Voorzitter. Er is twee dagen achter elkaar goed nieuws over de Nederlandse economie: gisteren een zesde plaats op het gebied van welvaart en vandaag plaats vijf op de lijst van meest competitieve economieën in het rapport van het World Economic Forum. Wij vinden het echt heel belangrijk dat we op die lijst zijn gestegen van plaats acht naar plaats vijf, een evenaring van onze eerdere hoogste positie. Het lijkt mij een goed moment om met de minister van Economische Zaken te debatteren over de dingen die hij heeft gedaan en de dingen die hij nog gaat doen om ons van de vijfde plaats naar de eerste plaats te helpen.

Mevrouw Agnes Mulder (CDA):

Daarover hebben we vanmorgen al met de minister van gedachten gewisseld. Het is dus een beetje mosterd na de maaltijd. Het is mij ook niet duidelijk wat de VVD in dat debat naar voren zou willen brengen, anders dan de minister een aai over zijn bol te geven. Je kunt het ook zo doen als onze collega gisteravond deed: je eigen staatssecretaris naar de Kamer roepen en haar vervolgens in moeilijkheden brengen.

De voorzitter:

Nou, nou, nou, mevrouw Mulder. Ik begrijp dat u het debat niet steunt. Dat is een korte manier om het te zeggen en zonder dat u in debat gaat over iets wat nu niet aan de orde is.

Ik geef het woord aan mevrouw Klever.

Mevrouw Klever (PVV):

Over twee weken hebben we de begrotingsbehandeling van Economische Zaken. Dat lijkt mij een prima moment om de heer Van Veen zijn verhaal te laten doen. Dus geen steun voor een apart debat.

De heer Öztürk (Groep Kuzu/Öztürk):

Ik begrijp dat de VVD haar zegeningen wil tellen en hier tentoon wil stellen. Dat kan en dat mag, maar dan wil ik in dat debat ook meegenomen hebben dat wij op de laagste plek staan in Europa als het gaat om kredietverlening aan het mkb. Op dat punt zijn wij Griekenland voorbij gestreefd.

De voorzitter:

Ik zie dit als steun voor het debat en als een verzoek om de agenda uit te breiden.

Mevrouw Mei Li Vos (PvdA):

Steun voor het debat. Er is nog genoeg om over te praten, vooral gezien de conclusies die een aantal partijen rechts van ons trekken.

De voorzitter:

Een meerderheid steunt dit verzoek om een debat. Ik zal het toevoegen aan de lijst. De spreektijd is vier minuten per fractie.

Het woord is aan de heer Sjoerdsma voor een vooraankondiging.

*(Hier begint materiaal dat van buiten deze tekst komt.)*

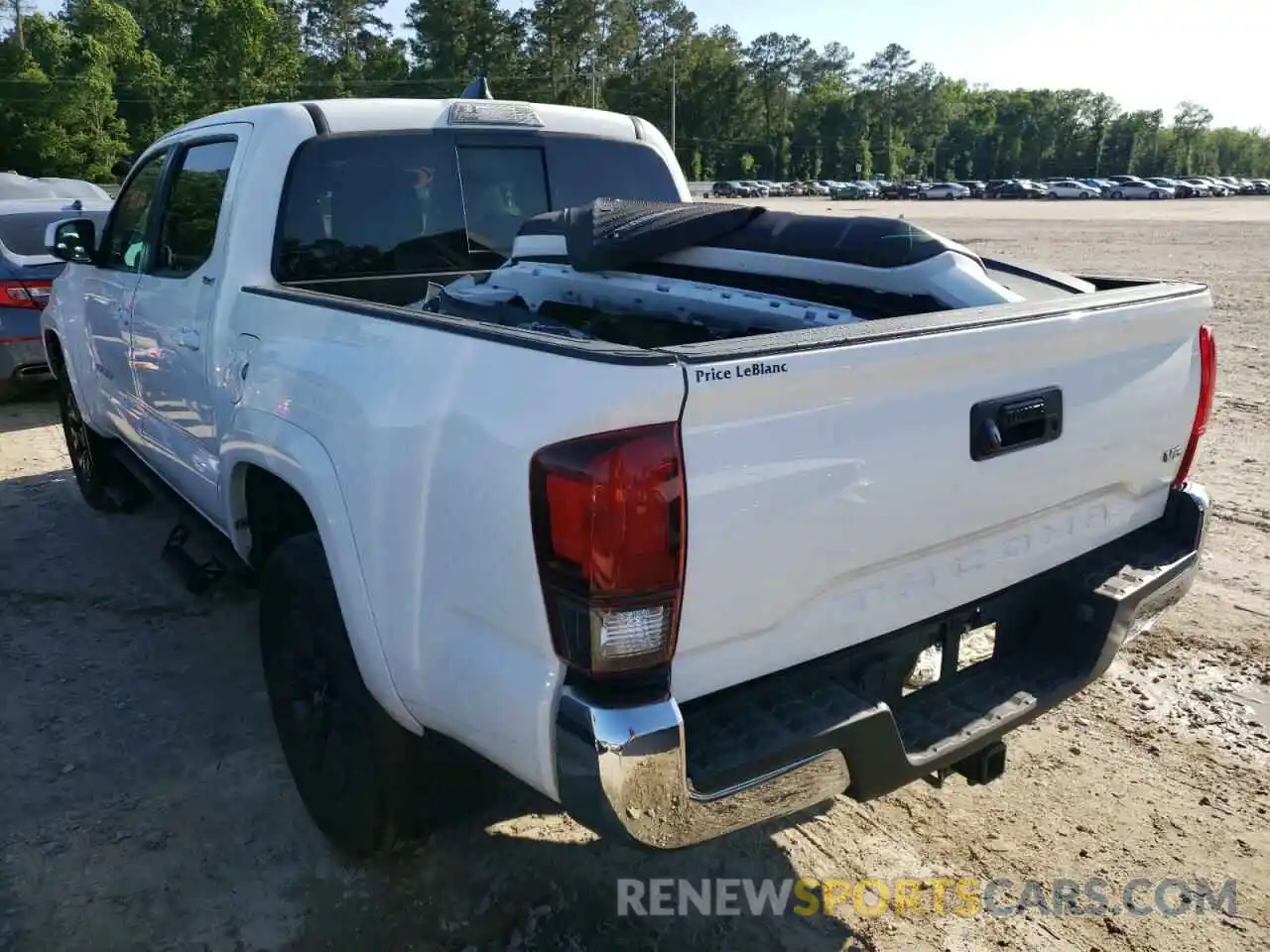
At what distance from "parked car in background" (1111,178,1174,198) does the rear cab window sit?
3143 inches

Mijnheer Sjoerdsma, u mag die vooraankondiging ook gewoon bij de interruptiemicrofoon doen.

De heer Sjoerdsma (D66):

Ik heb ook iets anders.

De voorzitter:

Iets anders kunnen we nu niet toestaan.

De heer Sjoerdsma (D66):

Voorzitter. Volgende week is er een belangrijke JBZ-Raad. Ik zou inderdaad een vooraankondiging willen doen voor een VAO, inclusief stemmingen.

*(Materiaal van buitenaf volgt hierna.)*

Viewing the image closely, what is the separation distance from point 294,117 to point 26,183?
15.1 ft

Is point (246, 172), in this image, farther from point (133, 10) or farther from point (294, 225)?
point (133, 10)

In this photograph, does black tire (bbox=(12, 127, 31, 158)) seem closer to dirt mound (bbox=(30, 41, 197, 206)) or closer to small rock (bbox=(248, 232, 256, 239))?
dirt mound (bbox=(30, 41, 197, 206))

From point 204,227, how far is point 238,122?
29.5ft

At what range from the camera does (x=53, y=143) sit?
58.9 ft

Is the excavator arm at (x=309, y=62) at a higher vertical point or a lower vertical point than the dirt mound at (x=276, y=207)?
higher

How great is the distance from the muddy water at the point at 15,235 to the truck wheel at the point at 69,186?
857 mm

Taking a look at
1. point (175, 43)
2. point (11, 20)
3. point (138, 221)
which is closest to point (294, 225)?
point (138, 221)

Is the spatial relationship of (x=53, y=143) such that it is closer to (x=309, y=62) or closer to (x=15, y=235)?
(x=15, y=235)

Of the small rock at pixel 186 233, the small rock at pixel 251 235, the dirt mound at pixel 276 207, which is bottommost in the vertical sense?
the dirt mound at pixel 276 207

Ik heb ook een verzoek om informatie voorafgaand aan dat VAO, vandaar ook dat ik hier ben gaan staan. Het kabinet heeft net een uitstelbrief gestuurd, waarin het schrijft dat het vooralsnog geen reactie kan geven op de voorstellen van de Europese Commissie. Dat is vreemd. Ik wil graag weten waarom het kabinet geen reactie kan geven op die voorstellen. Ik zou die appreciatie verder graag ruim voor het algemeen overleg over de JBZ-Raad ontvangen, zodat de Kamer daar op tijd kennis van kan nemen. Ik doe dit verzoek mede namens de SP, de ChristenUnie en GroenLinks.

De voorzitter:

Ik zou het toch op prijs stellen dat dit soort verzoeken, zoals we dat met elkaar hebben afgesproken, gewoon wordt aangemeld voor de regeling van werkzaamheden.

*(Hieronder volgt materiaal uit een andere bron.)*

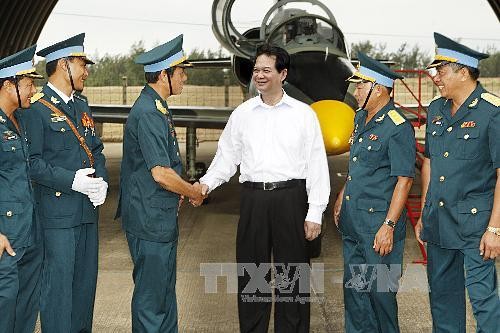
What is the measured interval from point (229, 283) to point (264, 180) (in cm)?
230

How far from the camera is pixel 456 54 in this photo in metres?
3.56

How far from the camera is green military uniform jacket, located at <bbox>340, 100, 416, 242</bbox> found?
149 inches

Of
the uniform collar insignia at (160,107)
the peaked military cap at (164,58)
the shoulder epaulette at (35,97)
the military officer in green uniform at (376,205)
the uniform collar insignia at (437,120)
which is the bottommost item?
the military officer in green uniform at (376,205)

Ik zal het stenogram van dit gedeelte van de vergadering doorgeleiden naar het kabinet.

Het woord is aan de heer Geurts.

De heer Geurts (CDA):

Voorzitter. Als voorzitter van de commissie voor Wonen en Rijksdienst zou ik graag de verbouwingsplannen van het Binnenhof voor de plenaire agenda aanmelden. Ik vraag de Griffie verder om daarbij rekening te houden met de rondleiding die voor de commissie is georganiseerd. Die twee elementen moeten goed met elkaar worden gematcht.

De voorzitter:

Vier minuten spreektijd per fractie. We zullen het debat in overleg met de commissie inplannen.

Daarmee is er een einde gekomen aan de regeling van werkzaamheden. Ik schors de vergadering voor enkele ogenblikken.

De vergadering wordt van 14.10 uur tot 14.14 uur geschorst.